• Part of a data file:
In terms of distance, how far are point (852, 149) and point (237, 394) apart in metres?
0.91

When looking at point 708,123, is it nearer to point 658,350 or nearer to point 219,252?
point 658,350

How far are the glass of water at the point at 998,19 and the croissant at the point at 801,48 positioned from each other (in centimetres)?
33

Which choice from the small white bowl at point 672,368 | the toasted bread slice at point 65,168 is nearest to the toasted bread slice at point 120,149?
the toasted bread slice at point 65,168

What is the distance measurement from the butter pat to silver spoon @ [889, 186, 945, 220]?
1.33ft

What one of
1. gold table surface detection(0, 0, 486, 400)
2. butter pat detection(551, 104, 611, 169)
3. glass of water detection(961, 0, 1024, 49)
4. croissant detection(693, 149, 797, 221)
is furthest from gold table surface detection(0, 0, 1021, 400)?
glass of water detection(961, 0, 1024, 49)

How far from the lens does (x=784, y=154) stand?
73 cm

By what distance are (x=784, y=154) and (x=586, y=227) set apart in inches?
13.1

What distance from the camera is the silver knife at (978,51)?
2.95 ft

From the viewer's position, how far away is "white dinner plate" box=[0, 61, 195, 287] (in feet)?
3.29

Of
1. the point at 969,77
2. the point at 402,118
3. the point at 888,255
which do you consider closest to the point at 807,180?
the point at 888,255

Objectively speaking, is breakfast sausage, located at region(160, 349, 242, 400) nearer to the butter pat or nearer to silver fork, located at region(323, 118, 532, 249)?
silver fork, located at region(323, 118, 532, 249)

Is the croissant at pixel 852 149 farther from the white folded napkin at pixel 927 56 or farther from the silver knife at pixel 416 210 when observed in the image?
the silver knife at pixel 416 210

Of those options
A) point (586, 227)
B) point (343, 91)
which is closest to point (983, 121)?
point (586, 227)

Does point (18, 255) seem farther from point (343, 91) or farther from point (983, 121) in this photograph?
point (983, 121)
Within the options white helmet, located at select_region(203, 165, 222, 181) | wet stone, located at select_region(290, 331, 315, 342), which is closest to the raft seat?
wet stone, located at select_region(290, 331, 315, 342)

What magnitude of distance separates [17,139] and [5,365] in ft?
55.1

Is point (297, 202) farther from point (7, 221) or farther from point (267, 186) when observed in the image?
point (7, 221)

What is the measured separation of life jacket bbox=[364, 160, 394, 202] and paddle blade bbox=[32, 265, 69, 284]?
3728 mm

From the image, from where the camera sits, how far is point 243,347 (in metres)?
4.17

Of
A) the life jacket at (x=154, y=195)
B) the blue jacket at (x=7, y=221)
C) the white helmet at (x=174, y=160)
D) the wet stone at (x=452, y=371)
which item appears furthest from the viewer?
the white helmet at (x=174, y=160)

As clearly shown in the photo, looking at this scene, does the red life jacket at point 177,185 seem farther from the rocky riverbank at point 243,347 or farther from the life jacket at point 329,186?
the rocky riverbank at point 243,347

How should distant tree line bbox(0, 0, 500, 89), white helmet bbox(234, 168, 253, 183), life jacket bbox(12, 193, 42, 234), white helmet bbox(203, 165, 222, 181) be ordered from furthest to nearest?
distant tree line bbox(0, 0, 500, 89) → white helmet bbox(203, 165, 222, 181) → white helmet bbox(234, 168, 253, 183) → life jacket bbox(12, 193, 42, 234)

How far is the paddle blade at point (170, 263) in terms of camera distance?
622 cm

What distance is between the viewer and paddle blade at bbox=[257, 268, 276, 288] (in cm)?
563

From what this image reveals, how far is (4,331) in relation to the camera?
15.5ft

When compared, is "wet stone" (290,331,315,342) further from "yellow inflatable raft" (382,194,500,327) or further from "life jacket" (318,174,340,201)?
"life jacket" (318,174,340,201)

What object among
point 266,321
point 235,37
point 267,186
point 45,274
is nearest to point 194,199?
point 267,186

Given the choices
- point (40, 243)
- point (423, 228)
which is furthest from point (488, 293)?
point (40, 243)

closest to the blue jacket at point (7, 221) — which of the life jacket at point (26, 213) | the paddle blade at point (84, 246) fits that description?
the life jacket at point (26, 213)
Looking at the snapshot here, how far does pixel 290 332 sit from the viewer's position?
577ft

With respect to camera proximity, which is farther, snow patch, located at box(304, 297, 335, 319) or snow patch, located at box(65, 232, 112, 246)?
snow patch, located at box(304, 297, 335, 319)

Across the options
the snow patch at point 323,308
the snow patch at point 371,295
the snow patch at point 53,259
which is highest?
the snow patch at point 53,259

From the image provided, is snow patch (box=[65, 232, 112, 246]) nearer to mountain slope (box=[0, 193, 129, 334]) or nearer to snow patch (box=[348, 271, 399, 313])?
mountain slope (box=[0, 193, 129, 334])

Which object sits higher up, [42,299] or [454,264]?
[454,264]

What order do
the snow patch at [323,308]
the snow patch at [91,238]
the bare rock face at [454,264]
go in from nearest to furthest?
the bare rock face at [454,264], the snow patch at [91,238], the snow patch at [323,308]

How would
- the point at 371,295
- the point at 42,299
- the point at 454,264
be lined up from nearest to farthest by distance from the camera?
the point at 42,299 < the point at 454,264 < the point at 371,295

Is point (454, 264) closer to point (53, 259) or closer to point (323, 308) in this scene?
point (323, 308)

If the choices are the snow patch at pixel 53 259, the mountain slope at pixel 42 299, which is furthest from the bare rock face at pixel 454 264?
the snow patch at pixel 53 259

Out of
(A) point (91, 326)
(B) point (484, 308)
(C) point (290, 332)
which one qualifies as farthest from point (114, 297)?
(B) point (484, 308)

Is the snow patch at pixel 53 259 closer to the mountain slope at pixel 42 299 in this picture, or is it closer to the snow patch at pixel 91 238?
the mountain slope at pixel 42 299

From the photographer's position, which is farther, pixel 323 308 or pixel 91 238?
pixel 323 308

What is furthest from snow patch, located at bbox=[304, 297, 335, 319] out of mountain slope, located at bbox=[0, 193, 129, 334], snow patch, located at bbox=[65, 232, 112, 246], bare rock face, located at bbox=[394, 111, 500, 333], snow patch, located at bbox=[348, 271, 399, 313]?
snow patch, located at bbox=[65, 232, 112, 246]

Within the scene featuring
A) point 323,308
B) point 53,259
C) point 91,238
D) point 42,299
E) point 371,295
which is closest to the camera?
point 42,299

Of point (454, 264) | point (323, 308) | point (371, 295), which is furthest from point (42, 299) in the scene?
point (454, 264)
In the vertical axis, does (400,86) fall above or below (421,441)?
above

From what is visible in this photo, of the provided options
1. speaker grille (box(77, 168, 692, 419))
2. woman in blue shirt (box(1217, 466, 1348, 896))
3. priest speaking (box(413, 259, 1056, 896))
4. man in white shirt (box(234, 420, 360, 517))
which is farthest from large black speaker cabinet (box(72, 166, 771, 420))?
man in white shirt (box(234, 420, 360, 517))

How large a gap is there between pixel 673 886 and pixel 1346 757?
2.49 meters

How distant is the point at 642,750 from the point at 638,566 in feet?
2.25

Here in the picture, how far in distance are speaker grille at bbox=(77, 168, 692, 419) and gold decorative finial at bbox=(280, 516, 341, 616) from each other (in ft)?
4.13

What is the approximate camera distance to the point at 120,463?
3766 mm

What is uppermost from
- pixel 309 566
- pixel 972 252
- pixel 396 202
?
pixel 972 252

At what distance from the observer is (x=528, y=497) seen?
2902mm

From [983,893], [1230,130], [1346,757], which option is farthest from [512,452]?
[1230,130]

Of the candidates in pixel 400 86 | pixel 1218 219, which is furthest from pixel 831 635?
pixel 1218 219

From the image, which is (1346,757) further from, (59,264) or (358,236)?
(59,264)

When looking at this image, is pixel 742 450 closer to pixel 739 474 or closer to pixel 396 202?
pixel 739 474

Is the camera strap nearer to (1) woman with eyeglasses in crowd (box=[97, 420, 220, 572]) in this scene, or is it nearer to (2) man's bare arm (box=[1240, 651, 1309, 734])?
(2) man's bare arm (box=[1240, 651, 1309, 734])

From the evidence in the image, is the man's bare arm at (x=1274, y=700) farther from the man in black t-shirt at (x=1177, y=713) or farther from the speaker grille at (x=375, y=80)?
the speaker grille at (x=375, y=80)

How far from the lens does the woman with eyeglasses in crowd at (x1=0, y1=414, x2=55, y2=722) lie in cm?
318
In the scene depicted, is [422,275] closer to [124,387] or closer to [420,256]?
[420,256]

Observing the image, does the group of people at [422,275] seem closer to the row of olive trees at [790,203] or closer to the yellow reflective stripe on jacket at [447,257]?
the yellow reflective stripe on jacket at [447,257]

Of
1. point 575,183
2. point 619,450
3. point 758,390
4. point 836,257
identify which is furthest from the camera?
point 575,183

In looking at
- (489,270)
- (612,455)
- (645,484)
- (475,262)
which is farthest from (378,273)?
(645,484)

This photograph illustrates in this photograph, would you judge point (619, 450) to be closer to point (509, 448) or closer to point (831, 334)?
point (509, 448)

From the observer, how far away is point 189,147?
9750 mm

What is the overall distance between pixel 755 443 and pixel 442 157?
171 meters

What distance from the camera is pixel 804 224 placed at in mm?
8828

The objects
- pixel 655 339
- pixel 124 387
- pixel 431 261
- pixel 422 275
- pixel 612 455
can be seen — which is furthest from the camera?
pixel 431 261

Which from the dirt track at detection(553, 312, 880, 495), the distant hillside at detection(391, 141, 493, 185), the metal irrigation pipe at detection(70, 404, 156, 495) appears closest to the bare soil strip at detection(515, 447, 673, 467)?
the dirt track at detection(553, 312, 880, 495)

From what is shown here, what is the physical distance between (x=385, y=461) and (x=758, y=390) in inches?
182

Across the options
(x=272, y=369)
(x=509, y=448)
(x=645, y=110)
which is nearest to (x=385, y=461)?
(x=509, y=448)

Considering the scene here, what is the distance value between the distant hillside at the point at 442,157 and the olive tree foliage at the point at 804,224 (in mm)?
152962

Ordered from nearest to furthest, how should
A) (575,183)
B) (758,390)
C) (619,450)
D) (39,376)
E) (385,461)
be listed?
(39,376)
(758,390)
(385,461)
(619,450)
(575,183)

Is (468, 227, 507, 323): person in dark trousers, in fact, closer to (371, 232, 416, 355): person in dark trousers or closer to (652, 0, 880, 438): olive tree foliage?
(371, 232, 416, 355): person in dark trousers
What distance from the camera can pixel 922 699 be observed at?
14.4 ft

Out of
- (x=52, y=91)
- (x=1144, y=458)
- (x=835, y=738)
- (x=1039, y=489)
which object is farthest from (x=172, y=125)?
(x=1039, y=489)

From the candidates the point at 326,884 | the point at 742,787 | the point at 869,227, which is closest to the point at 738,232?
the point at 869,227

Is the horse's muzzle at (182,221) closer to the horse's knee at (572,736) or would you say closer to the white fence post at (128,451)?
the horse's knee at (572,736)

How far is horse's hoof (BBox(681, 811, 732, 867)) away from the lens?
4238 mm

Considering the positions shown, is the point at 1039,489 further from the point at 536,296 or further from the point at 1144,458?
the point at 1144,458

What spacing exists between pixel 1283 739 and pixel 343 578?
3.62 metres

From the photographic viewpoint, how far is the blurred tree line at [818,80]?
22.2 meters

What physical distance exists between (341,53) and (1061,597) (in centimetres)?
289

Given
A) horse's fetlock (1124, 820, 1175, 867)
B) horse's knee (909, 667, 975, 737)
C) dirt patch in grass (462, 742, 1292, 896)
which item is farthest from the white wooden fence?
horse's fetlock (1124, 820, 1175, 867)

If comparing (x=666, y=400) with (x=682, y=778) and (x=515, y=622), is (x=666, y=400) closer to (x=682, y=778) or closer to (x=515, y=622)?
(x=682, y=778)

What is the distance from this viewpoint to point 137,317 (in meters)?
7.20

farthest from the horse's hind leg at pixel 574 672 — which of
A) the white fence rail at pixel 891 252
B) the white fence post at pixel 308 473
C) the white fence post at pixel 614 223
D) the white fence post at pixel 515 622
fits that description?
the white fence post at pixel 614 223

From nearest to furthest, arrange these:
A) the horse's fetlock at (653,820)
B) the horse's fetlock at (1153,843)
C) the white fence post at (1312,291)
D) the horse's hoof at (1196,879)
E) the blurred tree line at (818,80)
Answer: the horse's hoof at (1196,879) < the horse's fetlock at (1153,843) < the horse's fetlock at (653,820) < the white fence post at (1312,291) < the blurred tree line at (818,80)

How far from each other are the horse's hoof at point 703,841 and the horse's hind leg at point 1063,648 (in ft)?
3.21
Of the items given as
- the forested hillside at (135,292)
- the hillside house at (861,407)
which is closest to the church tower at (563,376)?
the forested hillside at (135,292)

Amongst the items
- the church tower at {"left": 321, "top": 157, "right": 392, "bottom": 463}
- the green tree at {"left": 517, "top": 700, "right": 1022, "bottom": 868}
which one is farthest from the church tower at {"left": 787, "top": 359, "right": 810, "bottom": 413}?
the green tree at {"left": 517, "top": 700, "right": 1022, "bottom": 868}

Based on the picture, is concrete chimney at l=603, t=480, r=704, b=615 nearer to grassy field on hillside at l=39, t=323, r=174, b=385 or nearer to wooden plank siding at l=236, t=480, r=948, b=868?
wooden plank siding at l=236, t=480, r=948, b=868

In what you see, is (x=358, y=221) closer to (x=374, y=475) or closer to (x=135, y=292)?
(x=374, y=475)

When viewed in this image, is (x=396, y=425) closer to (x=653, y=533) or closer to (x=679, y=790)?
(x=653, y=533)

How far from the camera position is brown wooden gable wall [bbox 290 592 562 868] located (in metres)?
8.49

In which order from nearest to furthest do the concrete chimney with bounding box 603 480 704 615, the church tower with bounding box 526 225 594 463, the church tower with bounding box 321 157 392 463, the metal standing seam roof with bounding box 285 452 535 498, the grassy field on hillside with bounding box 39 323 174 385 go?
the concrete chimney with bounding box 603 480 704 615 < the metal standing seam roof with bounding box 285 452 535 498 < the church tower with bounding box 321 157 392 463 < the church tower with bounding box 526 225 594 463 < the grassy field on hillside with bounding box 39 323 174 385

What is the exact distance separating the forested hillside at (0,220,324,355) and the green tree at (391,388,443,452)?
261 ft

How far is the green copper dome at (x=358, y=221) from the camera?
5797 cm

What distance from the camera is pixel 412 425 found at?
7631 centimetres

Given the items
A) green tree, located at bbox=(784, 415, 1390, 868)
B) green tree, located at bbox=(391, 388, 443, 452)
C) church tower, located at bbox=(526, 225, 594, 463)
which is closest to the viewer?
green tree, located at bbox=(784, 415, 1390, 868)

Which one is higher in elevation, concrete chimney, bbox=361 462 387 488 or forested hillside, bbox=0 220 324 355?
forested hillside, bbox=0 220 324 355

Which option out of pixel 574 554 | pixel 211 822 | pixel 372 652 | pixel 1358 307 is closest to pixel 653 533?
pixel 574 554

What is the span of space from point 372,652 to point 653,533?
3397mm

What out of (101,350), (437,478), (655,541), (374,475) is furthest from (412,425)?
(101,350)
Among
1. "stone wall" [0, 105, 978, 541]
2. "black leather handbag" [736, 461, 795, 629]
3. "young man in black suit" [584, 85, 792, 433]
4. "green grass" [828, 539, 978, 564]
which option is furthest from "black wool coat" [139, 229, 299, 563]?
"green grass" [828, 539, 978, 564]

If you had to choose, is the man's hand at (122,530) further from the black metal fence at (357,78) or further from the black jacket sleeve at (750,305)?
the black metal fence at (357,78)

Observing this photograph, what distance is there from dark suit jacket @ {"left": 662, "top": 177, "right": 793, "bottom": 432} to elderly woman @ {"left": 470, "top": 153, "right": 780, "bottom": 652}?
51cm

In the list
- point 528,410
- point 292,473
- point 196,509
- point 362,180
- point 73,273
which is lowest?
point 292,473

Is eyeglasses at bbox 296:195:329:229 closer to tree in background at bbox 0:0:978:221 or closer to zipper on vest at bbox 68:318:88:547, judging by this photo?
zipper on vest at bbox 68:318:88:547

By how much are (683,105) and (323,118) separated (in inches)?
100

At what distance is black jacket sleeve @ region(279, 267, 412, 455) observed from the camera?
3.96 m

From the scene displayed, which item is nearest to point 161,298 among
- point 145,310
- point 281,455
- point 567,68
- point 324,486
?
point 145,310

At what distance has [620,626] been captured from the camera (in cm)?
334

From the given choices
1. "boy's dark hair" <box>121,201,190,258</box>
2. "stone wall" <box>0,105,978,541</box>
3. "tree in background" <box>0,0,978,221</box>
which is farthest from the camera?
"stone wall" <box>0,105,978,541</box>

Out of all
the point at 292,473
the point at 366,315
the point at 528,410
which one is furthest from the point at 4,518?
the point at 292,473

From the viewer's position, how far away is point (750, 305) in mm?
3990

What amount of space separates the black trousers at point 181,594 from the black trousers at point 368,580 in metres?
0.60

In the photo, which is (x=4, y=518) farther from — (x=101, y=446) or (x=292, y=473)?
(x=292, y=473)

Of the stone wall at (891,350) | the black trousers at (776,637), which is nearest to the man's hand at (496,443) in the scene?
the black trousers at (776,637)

• GOAL:
The lines to quote run from the one containing "At what distance has" through the final line of the material above; please give them exactly, both ends included, and nothing else.

• TASK OUTPUT:
At what distance has [620,626] been captured from the camera (in cm)?
334

From the given choices
1. "boy's dark hair" <box>121,201,190,258</box>
2. "stone wall" <box>0,105,978,541</box>
3. "tree in background" <box>0,0,978,221</box>
which is farthest from the camera?
"stone wall" <box>0,105,978,541</box>

Out of all
the point at 292,473
the point at 366,315
the point at 528,410
which one is furthest from the point at 4,518?
the point at 292,473

From the viewer's position, how far away is point (750, 305) in mm?
3990

What amount of space separates the black trousers at point 181,594 from the black trousers at point 368,580 in metres?
0.60

In the photo, which is (x=4, y=518) farther from — (x=101, y=446) or (x=292, y=473)?
(x=292, y=473)

Of the stone wall at (891,350) | the black trousers at (776,637), which is nearest to the man's hand at (496,443) in the scene?
the black trousers at (776,637)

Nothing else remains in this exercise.